▶ [Dataset items]:
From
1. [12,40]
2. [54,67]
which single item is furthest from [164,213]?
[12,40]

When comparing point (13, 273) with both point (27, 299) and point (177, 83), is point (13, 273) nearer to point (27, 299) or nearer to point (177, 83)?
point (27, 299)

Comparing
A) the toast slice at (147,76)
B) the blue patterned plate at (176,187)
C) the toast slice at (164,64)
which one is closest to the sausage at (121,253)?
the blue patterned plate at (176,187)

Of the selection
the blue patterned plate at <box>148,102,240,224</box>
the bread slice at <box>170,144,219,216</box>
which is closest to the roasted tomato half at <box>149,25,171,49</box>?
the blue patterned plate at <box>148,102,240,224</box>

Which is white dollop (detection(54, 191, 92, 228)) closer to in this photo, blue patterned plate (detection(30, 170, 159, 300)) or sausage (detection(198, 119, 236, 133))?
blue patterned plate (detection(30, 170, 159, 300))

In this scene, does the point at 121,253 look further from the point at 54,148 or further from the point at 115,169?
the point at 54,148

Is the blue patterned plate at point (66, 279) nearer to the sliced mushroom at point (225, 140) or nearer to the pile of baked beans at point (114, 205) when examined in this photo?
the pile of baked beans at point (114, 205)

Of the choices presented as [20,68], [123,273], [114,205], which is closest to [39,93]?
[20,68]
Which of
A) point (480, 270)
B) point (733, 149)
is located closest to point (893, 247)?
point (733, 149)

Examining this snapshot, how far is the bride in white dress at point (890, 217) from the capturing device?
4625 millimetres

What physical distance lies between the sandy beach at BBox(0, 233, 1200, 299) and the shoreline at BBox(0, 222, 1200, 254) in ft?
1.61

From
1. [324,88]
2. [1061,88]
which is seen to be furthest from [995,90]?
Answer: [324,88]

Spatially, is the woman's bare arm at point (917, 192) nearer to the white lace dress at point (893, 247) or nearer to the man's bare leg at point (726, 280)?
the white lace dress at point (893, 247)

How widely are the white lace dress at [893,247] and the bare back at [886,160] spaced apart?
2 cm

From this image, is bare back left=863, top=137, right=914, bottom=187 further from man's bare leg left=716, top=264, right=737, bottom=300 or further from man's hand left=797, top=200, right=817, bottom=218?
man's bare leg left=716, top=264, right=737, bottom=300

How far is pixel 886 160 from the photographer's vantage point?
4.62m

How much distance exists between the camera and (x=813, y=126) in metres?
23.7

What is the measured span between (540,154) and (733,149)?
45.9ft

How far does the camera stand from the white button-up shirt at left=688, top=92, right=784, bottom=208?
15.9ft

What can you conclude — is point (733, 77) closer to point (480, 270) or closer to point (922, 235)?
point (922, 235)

▶ [Exercise]: Please turn the lines from the one with "Examining this snapshot, how" up to and including the one with "4625 millimetres" into a JSON list of strings, one string per line, with blank lines left out.

▶ [Answer to this task]:
[
  "Examining this snapshot, how far is the bride in white dress at point (890, 217) from the capturing device?",
  "4625 millimetres"
]